Celebrate Brazil’s ambush of a corrupt delegation from Equatorial Guinea

Brazil’s federal law enforcement agents are showing they won’t rest until the battle against corruption is won.

Consider what happened last Friday, when a delegation from Equatorial Guinea arrived in Sao Paulo. Led by the president’s son, Vice President Teodoro Obiang Nguema Mangue, the delegation had expected a fun little jaunt along the Brazilian coast. But it wasn’t to be.

Because Brazilian federal police were waiting for them at the airport with a warrant to search their private jet. And there, according to the Brazilian Globo newspaper, authorities found a suitcase stacked with $1.4 million and other bags stuffed with 40 watches worth an estimated $15 million. The haul of oddities (Globo’s report shows a particularly gauche diamond studded watch) has been seized by Brazilian authorities because it was not protected in diplomatic baggage.

That’s good news. As a senior capo in the Obiang crime family, this rebuke to the vice president is a small but significant win for the people he is supposed to serve but instead dishonors. The Obiang dictatorship siphons off Equatorial Guinea’s oil to fill personal bank accounts while that small nation’s citizens continue to suffer without basic government services. A small country blessed by immense oil wealth, Equatorial Guinea has what it takes to be a wealthy nation. Instead, most remain in poverty thanks to the corruption.

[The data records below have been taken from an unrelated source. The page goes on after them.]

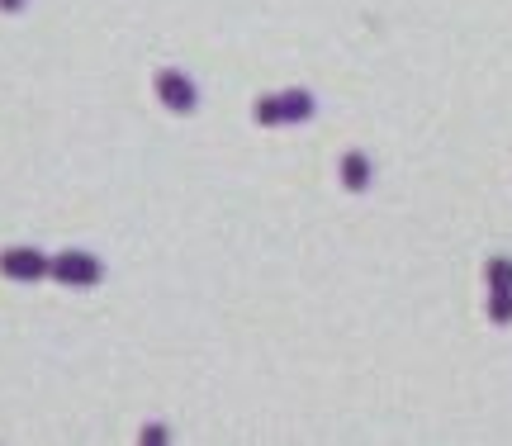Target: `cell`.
Returning a JSON list of instances; mask_svg holds the SVG:
<instances>
[{"instance_id":"6da1fadb","label":"cell","mask_w":512,"mask_h":446,"mask_svg":"<svg viewBox=\"0 0 512 446\" xmlns=\"http://www.w3.org/2000/svg\"><path fill=\"white\" fill-rule=\"evenodd\" d=\"M5 271H10V276H43V257H38V252H10V257H5Z\"/></svg>"},{"instance_id":"7a4b0ae2","label":"cell","mask_w":512,"mask_h":446,"mask_svg":"<svg viewBox=\"0 0 512 446\" xmlns=\"http://www.w3.org/2000/svg\"><path fill=\"white\" fill-rule=\"evenodd\" d=\"M57 276H95V266L86 257H72V252H67V257L57 261Z\"/></svg>"}]
</instances>
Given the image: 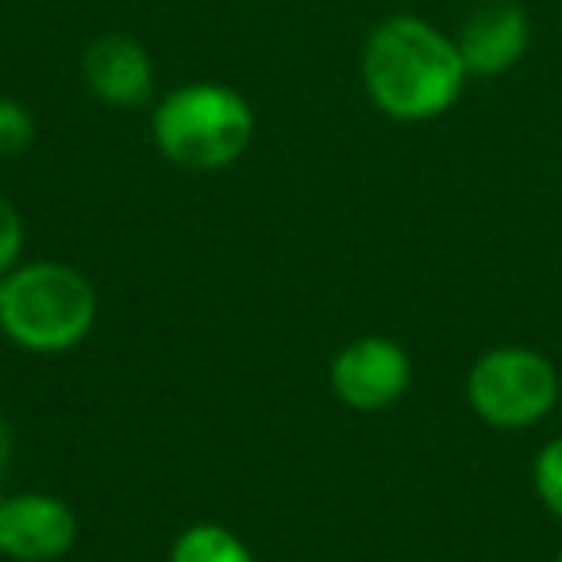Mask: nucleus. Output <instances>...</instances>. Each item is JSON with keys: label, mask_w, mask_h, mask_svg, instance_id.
Here are the masks:
<instances>
[{"label": "nucleus", "mask_w": 562, "mask_h": 562, "mask_svg": "<svg viewBox=\"0 0 562 562\" xmlns=\"http://www.w3.org/2000/svg\"><path fill=\"white\" fill-rule=\"evenodd\" d=\"M470 70L454 40L420 16H390L370 32L362 47L367 93L393 120L443 116L462 97Z\"/></svg>", "instance_id": "nucleus-1"}, {"label": "nucleus", "mask_w": 562, "mask_h": 562, "mask_svg": "<svg viewBox=\"0 0 562 562\" xmlns=\"http://www.w3.org/2000/svg\"><path fill=\"white\" fill-rule=\"evenodd\" d=\"M97 293L63 262H27L0 278V328L27 351H70L93 331Z\"/></svg>", "instance_id": "nucleus-2"}, {"label": "nucleus", "mask_w": 562, "mask_h": 562, "mask_svg": "<svg viewBox=\"0 0 562 562\" xmlns=\"http://www.w3.org/2000/svg\"><path fill=\"white\" fill-rule=\"evenodd\" d=\"M255 135V112L235 89L216 81H193L155 109V143L173 166L224 170L247 150Z\"/></svg>", "instance_id": "nucleus-3"}, {"label": "nucleus", "mask_w": 562, "mask_h": 562, "mask_svg": "<svg viewBox=\"0 0 562 562\" xmlns=\"http://www.w3.org/2000/svg\"><path fill=\"white\" fill-rule=\"evenodd\" d=\"M474 413L493 428H528L539 424L559 401V374L539 351L497 347L474 362L467 378Z\"/></svg>", "instance_id": "nucleus-4"}, {"label": "nucleus", "mask_w": 562, "mask_h": 562, "mask_svg": "<svg viewBox=\"0 0 562 562\" xmlns=\"http://www.w3.org/2000/svg\"><path fill=\"white\" fill-rule=\"evenodd\" d=\"M408 378H413V362L405 347L385 336L355 339L331 362V390L359 413L390 408L408 390Z\"/></svg>", "instance_id": "nucleus-5"}, {"label": "nucleus", "mask_w": 562, "mask_h": 562, "mask_svg": "<svg viewBox=\"0 0 562 562\" xmlns=\"http://www.w3.org/2000/svg\"><path fill=\"white\" fill-rule=\"evenodd\" d=\"M78 539V516L63 497L16 493L0 501V551L16 562H55Z\"/></svg>", "instance_id": "nucleus-6"}, {"label": "nucleus", "mask_w": 562, "mask_h": 562, "mask_svg": "<svg viewBox=\"0 0 562 562\" xmlns=\"http://www.w3.org/2000/svg\"><path fill=\"white\" fill-rule=\"evenodd\" d=\"M528 43L531 20L516 0H482L467 12L454 47H459L470 74L493 78V74L513 70L528 50Z\"/></svg>", "instance_id": "nucleus-7"}, {"label": "nucleus", "mask_w": 562, "mask_h": 562, "mask_svg": "<svg viewBox=\"0 0 562 562\" xmlns=\"http://www.w3.org/2000/svg\"><path fill=\"white\" fill-rule=\"evenodd\" d=\"M81 74H86V86L104 104H120V109H135L155 89L150 55L132 35H101L97 43H89L86 58H81Z\"/></svg>", "instance_id": "nucleus-8"}, {"label": "nucleus", "mask_w": 562, "mask_h": 562, "mask_svg": "<svg viewBox=\"0 0 562 562\" xmlns=\"http://www.w3.org/2000/svg\"><path fill=\"white\" fill-rule=\"evenodd\" d=\"M170 562H255L235 531L220 524H193L173 539Z\"/></svg>", "instance_id": "nucleus-9"}, {"label": "nucleus", "mask_w": 562, "mask_h": 562, "mask_svg": "<svg viewBox=\"0 0 562 562\" xmlns=\"http://www.w3.org/2000/svg\"><path fill=\"white\" fill-rule=\"evenodd\" d=\"M35 139V120L32 112L24 109L20 101H9V97H0V155L12 158V155H24Z\"/></svg>", "instance_id": "nucleus-10"}, {"label": "nucleus", "mask_w": 562, "mask_h": 562, "mask_svg": "<svg viewBox=\"0 0 562 562\" xmlns=\"http://www.w3.org/2000/svg\"><path fill=\"white\" fill-rule=\"evenodd\" d=\"M536 493L547 508L562 520V439H551V443L539 451L536 459Z\"/></svg>", "instance_id": "nucleus-11"}, {"label": "nucleus", "mask_w": 562, "mask_h": 562, "mask_svg": "<svg viewBox=\"0 0 562 562\" xmlns=\"http://www.w3.org/2000/svg\"><path fill=\"white\" fill-rule=\"evenodd\" d=\"M20 250H24V220L9 201H0V278L16 270Z\"/></svg>", "instance_id": "nucleus-12"}, {"label": "nucleus", "mask_w": 562, "mask_h": 562, "mask_svg": "<svg viewBox=\"0 0 562 562\" xmlns=\"http://www.w3.org/2000/svg\"><path fill=\"white\" fill-rule=\"evenodd\" d=\"M9 454H12V439H9V428L0 424V470H4V462H9Z\"/></svg>", "instance_id": "nucleus-13"}, {"label": "nucleus", "mask_w": 562, "mask_h": 562, "mask_svg": "<svg viewBox=\"0 0 562 562\" xmlns=\"http://www.w3.org/2000/svg\"><path fill=\"white\" fill-rule=\"evenodd\" d=\"M559 562H562V554H559Z\"/></svg>", "instance_id": "nucleus-14"}]
</instances>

This seizure also represents a big win for Brazil for another reason: foreign perception. With Brazilians struggling against the vast “Car Wash” corruption scandal involving political and business cronyism, some wonder what Brazil’s future has in store. Brazil’s president is facing corruption charges, his predecessor, Dilma Rousseff has been impeached, and Rousseff’s predecessor, Lula da Silva, is in prison and banned from standing in this October’s presidential election.

This roll call of ignominy seems like a disaster for Brazil, but it is actually a good thing, demonstrating how the rule of law is finally overcoming structural corruption. Indeed, encapsulating the sea change, Brazil’s favorite to win the presidency is a former military officer dedicated to reducing crime.

Yes, Friday’s search and seizure might only have drained a drop from the ocean of corruption. But by stopping Obiang, Brazil has shown it intends to fight relentlessly in the battle for good government.